::: PROVIDED DATA

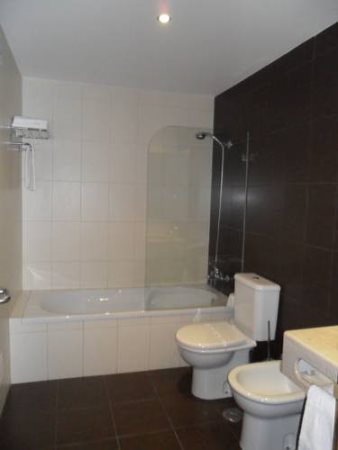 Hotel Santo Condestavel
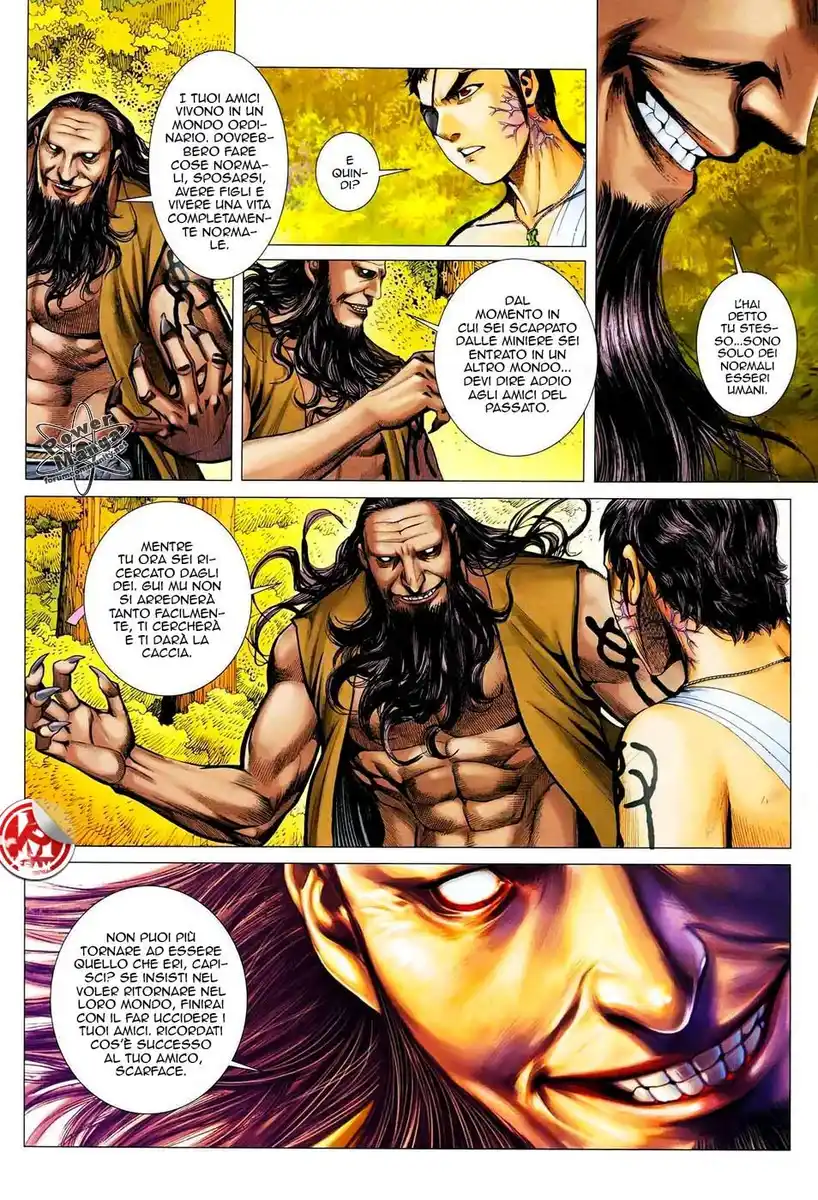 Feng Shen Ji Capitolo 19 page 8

::::::
::: PROVIDED DATA

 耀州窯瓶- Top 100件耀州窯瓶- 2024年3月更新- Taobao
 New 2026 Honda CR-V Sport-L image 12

::::::

__TASK__.
What you return must match, character for character, the lines above from the one with "Hotel Santo Condestavel" through the one with "Feng Shen Ji Capitolo 19 page 8", minus any pictures.

__YOUR RESPONSE__.
 Hotel Santo Condestavel
 Feng Shen Ji Capitolo 19 page 8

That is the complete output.